11. A pactuação dos juros deve ser realizada de forma livre entre as partes, somente se podendo falar em taxa abusiva se constatado que outras instituições financeiras, nas mesmas condições, praticariam percentuais muito inferiores aos cobrados no contrato em questão, hipótese em que não restou caracterizada nos presentes autos. Precedentes: TRF2, 5ª Turma Especializada, AC 5001079-90.2024.4.02.5109, Rel. Des. Fed. RICARDO PERLINGEIRO, DJe 23.5.2025; TRF2, 5ª Turma Especializada, AC 5008142-36.2023.4.02.5002, Rel. Des. Fed. RICARDO PERINGEIRO, julg. 28.10.2025; TRF2, 5ª Turma Especializada, AC 5053572-44.2019.4.02.5101, Rel. Des. Fed. MAURO SOUZA MARQUES DA COSTA BRAGA, julg. em 29.4.2025.

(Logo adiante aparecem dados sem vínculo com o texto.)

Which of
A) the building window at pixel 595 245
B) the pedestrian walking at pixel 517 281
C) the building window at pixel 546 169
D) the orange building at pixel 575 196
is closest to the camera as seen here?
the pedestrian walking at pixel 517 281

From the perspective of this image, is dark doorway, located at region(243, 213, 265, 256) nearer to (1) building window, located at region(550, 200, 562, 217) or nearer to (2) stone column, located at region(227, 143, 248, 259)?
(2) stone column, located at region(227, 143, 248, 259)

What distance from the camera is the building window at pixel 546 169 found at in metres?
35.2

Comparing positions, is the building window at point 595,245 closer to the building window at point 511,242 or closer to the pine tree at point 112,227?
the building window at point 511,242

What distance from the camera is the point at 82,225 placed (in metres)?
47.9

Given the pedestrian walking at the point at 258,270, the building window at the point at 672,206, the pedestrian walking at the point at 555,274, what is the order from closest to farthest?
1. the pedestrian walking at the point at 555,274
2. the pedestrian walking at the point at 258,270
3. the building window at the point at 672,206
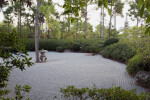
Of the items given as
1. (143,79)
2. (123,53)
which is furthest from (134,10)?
(143,79)

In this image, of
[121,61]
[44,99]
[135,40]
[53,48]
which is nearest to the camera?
[44,99]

12. Considerando que os documentos que instruem os autos evidenciam o valor principal da dívida, seus encargos e despesas contratuais devidos, a parcela de juros e os critérios de sua incidência, a parcela de atualização monetária ou cambial, a parcela correspondente a multas e demais penalidades contratuais, as despesas de cobrança, bem como o valor total da dívida, não se verifica a cobrança indevida, tal como alegados pelos recorrentes.

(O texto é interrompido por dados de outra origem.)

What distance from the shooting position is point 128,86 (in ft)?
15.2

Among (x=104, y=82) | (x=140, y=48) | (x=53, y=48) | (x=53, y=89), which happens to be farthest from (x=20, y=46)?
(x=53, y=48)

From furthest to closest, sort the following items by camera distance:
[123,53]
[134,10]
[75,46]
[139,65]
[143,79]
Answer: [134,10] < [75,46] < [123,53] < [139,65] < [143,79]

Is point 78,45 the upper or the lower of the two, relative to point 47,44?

13. Inexistência de excesso de execução. O Código de Processo Civil, em seu art. 917, §§ 3º e 4º, determina que nas hipóteses nas quais o embargante alegar excesso de execução, deve também, apontar o valor que entende como devido, bem como o demonstrativo discriminado e atualizado do cálculo. Caso não seja apresentado o demonstrativo, os embargos serão liminarmente rejeitados, se esse for o seu único fundamento, ou, se houver outro fundamento, a alegação de excesso não será examinada (TRF2, 5ª Turma Especializada, AC 5082716-58.2022.4.02.5101, Rel. Des. Fed. RICARDO PERLINGEIRO, julg. em 24.3.2025; TRF2, 5ª Turma Especializada, AC 5078706-68.2022.4.02.5101, Rel. Des. Fed. RICARDO PERLINGEIRO, julg. em 9.9.2024).

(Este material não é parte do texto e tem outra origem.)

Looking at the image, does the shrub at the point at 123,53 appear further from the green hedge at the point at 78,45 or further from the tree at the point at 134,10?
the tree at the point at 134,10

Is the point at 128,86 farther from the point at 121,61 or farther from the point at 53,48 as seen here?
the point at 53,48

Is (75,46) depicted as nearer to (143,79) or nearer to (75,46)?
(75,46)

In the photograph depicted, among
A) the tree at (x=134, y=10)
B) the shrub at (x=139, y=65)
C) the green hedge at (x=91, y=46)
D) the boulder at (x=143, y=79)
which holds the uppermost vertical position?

14. Caso em que os recorrentes não se desincumbiram de seu ônus processual, pois não juntaram aos autos demonstrativos do valor que consideram corretos, tampouco anexaram planilha contendo os cálculos que indiquem o montante que entendem como devido.
15. Há orientação do STJ no sentido de que é devida a verba honorária recursal, na forma do art. 85, §11 do CPC, quando estiverem presentes, simultaneamente, os seguintes requisitos: a) decisão recorrida publicada a partir de 18.3.2016, ocasião em que entrou em vigor o novo CPC; b) recurso não conhecido integralmente ou desprovido, monocraticamente ou pelo órgão colegiado competente; c) condenação em honorários advocatícios desde a origem, no feito em que interposto o recurso (STJ, 2ª Seção, AgInt nos EREsp 1539725, Rel. Min. ANTONIO CARLOS FERREIRA, DJe 19.10.2017). Majorados em 1% (um por cento) os honorários advocatícios fixados em desfavor das apelantes, cuja exigibilidade fica suspensa, na forma do art. 98, §3º do CPC.
16. Apelação cível não provida.
ACÓRDÃO
Vistos e relatados estes autos em que são partes as acima indicadas, a Egrégia 5ª Turma Especializada do Tribunal Regional Federal da 2ª Região decidiu, por unanimidade, NEGAR PROVIMENTO À APELAÇÃO, nos termos do relatório, votos e notas de julgamento que ficam fazendo parte integrante do presente julgado.
Rio de Janeiro, 03 de março de 2026.